Yeah, I know the common objection : it costs 2 MU and is click intensive. But if you compare it to another 2-MU, yet popular, Shaper program, namely Magnum Opus, a Paintbrush click can be much more worthwhile than a Magnum click, if not as versatile. For instance, go through a Komainu with a Yog.0, through an Hadrian's Wall with a Faerie or a Dagger, or through an Archer with a Cerberus Lady.

Now, there are a few things to consider when using Paintbrush.

First, you need some very efficient breakers to go with it, some that make a whole range of ice worthless. If you want to use it for making of Gordian Blade a Corroder, you get it wrong. Gordian with Corroder is a much better choice. But if you go with Yog.0, now  every single ice with strength lower than 4 is now one click away. If you want to use Paintbrush, take breakers that can break many subroutines, or strengthen high, for few credits. See Yog.0, Refractor, Dagger, Faerie, Switchblade, Morning Star, or any Cerberus. Then you can expand these powerful breakers to every subtype instead of just one.

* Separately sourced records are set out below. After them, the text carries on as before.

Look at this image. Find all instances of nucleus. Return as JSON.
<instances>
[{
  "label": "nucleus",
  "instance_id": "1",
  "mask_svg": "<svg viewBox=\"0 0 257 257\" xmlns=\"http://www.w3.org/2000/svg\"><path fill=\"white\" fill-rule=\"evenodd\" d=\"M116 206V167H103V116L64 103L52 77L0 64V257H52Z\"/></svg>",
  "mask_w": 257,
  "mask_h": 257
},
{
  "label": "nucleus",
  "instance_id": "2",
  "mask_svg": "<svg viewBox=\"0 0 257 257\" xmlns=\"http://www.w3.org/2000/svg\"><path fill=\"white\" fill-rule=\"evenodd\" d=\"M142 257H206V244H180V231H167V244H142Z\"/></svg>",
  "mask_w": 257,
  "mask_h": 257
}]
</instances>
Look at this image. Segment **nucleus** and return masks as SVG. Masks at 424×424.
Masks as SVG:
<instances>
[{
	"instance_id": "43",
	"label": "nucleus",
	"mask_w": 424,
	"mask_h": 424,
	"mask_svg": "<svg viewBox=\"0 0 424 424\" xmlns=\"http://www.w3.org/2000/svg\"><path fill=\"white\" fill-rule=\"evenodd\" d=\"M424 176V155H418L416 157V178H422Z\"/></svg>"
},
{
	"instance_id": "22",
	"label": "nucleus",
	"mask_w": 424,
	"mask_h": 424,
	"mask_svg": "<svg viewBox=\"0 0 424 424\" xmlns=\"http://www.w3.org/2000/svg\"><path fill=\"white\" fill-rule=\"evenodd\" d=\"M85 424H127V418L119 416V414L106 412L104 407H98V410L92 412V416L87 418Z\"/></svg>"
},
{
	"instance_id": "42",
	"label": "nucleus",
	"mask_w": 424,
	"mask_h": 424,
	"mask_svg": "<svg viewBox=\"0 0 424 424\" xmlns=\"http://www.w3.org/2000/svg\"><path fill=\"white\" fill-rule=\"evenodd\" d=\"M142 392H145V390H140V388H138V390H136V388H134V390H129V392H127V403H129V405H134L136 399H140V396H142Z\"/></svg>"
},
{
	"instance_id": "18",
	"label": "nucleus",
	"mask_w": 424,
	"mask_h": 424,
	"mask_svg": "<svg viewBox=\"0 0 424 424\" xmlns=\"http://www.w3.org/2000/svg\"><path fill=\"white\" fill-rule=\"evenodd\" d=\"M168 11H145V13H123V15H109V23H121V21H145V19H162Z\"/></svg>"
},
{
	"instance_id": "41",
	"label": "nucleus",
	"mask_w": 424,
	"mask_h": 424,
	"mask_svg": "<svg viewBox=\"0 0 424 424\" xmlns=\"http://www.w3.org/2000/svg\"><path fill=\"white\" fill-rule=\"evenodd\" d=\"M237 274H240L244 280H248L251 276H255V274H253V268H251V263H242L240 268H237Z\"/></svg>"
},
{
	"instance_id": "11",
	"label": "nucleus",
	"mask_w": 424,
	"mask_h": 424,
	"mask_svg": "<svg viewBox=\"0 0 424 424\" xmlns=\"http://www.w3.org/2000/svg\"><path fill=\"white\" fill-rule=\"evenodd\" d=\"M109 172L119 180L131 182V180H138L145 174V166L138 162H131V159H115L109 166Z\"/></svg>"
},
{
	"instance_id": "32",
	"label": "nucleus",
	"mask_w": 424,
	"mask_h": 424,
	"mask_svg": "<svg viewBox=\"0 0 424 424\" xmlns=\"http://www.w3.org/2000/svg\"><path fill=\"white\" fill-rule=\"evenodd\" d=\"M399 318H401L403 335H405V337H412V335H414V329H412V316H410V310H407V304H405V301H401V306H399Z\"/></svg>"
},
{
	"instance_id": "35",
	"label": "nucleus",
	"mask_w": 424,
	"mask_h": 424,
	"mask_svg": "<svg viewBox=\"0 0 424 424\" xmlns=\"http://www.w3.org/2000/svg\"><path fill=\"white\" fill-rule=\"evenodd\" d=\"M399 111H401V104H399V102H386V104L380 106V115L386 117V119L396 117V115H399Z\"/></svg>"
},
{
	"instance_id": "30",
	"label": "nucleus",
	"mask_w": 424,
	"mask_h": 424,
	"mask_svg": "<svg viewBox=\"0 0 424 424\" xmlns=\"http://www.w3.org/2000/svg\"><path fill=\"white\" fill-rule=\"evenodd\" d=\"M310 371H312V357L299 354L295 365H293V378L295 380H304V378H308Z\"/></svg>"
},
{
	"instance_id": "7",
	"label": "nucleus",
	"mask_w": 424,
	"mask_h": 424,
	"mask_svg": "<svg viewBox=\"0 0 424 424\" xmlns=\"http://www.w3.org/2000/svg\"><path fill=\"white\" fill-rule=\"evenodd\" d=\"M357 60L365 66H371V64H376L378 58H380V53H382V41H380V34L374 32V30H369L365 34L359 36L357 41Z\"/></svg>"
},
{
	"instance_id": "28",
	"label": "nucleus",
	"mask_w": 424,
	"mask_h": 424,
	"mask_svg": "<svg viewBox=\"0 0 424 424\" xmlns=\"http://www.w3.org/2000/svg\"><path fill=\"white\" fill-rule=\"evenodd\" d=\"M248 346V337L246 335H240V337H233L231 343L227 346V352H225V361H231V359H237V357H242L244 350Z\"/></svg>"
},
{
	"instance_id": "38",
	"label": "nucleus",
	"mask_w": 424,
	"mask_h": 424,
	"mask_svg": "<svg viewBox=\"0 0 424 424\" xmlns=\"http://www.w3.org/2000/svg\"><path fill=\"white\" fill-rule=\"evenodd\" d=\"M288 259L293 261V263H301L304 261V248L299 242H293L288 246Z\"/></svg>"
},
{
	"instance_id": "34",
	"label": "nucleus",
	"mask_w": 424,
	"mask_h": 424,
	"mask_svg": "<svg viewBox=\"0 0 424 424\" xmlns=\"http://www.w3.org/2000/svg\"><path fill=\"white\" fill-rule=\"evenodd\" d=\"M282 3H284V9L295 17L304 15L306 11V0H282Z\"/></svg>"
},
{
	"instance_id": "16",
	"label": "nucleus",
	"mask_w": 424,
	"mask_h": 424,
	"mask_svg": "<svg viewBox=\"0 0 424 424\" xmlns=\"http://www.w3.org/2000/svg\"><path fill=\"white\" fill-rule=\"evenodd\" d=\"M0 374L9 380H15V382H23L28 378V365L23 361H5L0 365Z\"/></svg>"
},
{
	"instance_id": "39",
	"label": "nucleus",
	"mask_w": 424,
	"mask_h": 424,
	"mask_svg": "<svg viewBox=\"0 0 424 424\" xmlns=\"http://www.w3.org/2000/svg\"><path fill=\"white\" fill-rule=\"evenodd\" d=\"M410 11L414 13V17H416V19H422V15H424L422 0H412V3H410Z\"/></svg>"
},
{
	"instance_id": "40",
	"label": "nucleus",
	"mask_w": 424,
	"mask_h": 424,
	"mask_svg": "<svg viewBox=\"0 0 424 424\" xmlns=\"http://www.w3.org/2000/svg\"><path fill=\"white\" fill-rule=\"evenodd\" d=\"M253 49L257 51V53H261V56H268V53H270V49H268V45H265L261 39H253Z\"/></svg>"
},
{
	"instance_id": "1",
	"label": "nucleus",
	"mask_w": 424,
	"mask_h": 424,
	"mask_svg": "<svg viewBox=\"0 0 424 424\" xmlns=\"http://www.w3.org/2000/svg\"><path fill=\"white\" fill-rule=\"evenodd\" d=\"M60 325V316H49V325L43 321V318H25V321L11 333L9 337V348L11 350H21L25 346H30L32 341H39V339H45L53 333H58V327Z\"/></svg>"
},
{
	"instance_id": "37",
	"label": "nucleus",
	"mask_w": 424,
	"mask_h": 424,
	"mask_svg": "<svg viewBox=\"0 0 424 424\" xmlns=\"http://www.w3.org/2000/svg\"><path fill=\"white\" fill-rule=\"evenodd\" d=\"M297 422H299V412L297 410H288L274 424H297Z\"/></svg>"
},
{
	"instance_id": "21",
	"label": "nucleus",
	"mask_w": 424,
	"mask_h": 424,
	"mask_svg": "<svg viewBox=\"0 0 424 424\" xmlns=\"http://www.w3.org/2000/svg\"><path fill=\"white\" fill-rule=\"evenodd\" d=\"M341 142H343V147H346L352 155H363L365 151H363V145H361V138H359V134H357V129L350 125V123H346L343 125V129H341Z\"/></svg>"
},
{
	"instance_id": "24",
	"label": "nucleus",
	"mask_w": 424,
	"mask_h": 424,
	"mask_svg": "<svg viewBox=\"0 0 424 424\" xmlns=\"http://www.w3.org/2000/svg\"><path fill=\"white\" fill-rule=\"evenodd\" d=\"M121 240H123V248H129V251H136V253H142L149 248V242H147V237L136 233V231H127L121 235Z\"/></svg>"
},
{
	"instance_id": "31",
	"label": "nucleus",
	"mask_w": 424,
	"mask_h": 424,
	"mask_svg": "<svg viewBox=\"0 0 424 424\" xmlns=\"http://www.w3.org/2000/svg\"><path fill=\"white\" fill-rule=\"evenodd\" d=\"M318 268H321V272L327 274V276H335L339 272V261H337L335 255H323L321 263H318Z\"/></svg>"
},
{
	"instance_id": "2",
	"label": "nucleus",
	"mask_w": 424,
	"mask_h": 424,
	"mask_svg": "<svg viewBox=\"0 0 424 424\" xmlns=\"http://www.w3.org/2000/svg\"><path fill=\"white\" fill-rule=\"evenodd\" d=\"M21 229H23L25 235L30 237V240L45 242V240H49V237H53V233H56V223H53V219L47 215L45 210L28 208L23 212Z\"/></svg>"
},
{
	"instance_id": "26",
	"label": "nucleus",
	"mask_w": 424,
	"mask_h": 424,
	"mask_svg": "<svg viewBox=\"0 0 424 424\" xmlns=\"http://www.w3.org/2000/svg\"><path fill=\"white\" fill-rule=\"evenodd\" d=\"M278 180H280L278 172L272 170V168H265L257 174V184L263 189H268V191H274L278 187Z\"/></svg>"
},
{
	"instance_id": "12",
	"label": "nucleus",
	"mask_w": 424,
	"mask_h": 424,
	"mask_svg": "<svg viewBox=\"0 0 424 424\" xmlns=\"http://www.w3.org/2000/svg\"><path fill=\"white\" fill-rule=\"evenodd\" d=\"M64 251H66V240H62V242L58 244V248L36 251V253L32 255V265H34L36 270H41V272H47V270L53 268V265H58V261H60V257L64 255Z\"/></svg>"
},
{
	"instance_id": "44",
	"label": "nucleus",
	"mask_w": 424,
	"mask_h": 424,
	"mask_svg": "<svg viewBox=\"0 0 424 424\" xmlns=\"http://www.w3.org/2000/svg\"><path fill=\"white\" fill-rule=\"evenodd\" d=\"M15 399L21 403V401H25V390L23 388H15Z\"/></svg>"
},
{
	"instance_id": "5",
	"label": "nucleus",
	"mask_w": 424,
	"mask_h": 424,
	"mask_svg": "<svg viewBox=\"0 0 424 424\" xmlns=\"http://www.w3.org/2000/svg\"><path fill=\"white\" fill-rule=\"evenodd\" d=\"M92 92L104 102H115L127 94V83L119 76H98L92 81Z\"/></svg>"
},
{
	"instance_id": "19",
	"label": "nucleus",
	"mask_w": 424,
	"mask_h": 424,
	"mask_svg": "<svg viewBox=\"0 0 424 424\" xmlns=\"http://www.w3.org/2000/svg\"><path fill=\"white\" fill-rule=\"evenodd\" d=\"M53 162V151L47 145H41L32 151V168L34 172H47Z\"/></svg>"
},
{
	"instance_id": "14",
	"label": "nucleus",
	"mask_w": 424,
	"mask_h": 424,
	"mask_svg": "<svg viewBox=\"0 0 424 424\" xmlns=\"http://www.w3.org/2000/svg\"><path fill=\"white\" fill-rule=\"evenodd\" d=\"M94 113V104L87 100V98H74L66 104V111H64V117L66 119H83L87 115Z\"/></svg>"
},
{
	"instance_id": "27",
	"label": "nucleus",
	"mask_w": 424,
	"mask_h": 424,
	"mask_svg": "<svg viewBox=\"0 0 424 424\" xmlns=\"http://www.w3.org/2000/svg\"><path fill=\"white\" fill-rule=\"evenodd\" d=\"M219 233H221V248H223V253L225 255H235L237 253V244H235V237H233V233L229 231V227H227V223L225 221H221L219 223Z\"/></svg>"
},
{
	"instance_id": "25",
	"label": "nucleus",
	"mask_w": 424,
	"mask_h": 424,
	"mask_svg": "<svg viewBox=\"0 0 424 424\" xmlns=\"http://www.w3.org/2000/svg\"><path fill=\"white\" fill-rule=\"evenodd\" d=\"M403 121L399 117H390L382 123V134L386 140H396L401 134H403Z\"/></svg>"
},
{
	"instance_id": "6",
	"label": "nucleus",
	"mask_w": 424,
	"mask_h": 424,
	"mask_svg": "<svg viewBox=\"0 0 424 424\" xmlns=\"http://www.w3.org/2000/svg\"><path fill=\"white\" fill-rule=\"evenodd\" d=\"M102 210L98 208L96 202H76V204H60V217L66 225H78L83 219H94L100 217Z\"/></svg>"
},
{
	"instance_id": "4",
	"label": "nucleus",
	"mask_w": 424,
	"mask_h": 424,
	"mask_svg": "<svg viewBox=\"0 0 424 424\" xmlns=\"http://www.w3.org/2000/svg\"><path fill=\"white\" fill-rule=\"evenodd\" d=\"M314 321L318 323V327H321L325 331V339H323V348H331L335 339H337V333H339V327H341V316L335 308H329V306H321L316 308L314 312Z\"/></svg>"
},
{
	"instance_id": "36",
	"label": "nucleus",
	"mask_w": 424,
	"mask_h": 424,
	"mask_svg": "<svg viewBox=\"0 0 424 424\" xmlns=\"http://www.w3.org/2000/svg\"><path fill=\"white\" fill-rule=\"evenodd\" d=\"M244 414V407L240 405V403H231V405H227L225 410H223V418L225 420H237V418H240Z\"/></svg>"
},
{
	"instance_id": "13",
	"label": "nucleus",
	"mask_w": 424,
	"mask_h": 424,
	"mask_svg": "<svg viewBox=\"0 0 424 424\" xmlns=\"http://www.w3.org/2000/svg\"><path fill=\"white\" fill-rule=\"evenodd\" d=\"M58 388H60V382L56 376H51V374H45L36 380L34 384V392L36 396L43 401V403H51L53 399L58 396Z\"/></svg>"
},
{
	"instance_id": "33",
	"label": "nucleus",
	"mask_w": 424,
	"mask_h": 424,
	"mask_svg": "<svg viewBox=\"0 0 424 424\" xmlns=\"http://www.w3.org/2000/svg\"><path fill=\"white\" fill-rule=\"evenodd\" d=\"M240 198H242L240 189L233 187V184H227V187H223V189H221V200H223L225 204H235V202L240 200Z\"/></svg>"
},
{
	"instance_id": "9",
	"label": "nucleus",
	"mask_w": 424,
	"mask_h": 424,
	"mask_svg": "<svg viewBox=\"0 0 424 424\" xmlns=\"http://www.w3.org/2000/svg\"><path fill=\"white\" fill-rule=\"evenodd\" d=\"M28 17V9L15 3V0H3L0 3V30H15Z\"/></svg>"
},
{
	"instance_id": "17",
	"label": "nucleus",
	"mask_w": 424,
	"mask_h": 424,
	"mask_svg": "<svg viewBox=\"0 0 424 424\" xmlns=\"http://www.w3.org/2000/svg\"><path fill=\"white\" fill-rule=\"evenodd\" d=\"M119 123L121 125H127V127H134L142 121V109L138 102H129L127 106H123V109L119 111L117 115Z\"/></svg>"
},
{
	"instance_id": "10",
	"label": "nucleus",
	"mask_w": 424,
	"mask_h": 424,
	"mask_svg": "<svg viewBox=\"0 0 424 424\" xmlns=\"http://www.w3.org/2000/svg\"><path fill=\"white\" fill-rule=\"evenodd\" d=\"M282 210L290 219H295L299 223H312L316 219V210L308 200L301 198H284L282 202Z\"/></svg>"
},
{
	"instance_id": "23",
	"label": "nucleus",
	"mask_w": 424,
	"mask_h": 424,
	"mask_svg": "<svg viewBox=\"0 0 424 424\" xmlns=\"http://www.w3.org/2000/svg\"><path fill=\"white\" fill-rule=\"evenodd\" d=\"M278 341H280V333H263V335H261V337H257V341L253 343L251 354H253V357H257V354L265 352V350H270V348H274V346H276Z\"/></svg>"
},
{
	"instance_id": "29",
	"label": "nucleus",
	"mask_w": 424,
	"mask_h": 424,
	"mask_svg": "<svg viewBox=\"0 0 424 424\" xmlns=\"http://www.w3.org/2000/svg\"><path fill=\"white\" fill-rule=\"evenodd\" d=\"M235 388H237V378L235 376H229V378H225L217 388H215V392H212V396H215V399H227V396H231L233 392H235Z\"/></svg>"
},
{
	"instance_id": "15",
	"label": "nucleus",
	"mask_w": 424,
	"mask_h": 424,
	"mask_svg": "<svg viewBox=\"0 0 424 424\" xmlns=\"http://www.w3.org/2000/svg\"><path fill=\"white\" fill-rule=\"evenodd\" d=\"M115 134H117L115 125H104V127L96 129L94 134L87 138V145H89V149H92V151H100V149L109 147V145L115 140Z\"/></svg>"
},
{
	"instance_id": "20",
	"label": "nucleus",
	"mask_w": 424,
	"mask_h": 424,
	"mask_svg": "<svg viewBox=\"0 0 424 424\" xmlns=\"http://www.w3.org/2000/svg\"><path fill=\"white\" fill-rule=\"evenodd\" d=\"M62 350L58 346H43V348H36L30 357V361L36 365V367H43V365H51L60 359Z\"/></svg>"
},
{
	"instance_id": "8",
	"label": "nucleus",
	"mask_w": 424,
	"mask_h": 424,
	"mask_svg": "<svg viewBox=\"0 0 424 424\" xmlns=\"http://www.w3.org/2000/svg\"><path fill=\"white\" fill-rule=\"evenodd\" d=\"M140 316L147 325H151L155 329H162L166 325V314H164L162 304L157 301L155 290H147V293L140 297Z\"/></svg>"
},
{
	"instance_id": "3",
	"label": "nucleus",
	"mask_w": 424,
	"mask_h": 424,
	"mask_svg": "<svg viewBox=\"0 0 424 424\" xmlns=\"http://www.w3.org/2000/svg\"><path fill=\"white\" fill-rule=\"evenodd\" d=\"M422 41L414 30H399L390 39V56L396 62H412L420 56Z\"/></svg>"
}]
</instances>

Second, don't rely on only one breaker, but instead two. It's better if one of these is a killer, because you'll need to facecheck before using Paintbrush. Choose them so they complete each other outside of their ice-subtype of choice. For instance, one should be good to strengthen, the other to handle subroutine-heavy ices, like Dagger and Morning Star. Or one should be set for low strenght ice, the other for higher strength, like Yog.0 and Faerie. It's hard to fit 3 Paintbrush-compliant breakers in a deck since such programs tend to need support (recursion or stealth source, mainly), but don't deny a classic breaker to handle your missing subtype, or even a IA.

Third, you must find a way to earn clicks when it's needed. In a Shaper deck, All-Nighter is a good solution. Imagine you're playing Kit. Here's a pattern of a last turn you may meet more often than not, if not in every game : Paintbrush, Indexing, All-Nighter, Paintbrush, Paintbrush, Run R&D. Or : Paintbrush, run a remote and bounce an unrezzed piece of ice, All-Nighter, Paintbrush, Paintbrush, Run remote again. It can be very surprising, if you're opponent forgot you installed All-Nighter few turns ago.

Also, it goes well with tutor, as you might expect. When needing your missing breaker, consider to get your Paintbrush instead. It's not always the right choice, but it can be as disruptive as a Test Run+Femme Fatale.

In conclusion, Paintbrush is a tricky card, so fun to play, that can be devastating if well used. Decks based around have to be finely driven but it's worth it.

tl;dr : Paintbrush is tricky, but with the right breakers, it's very good.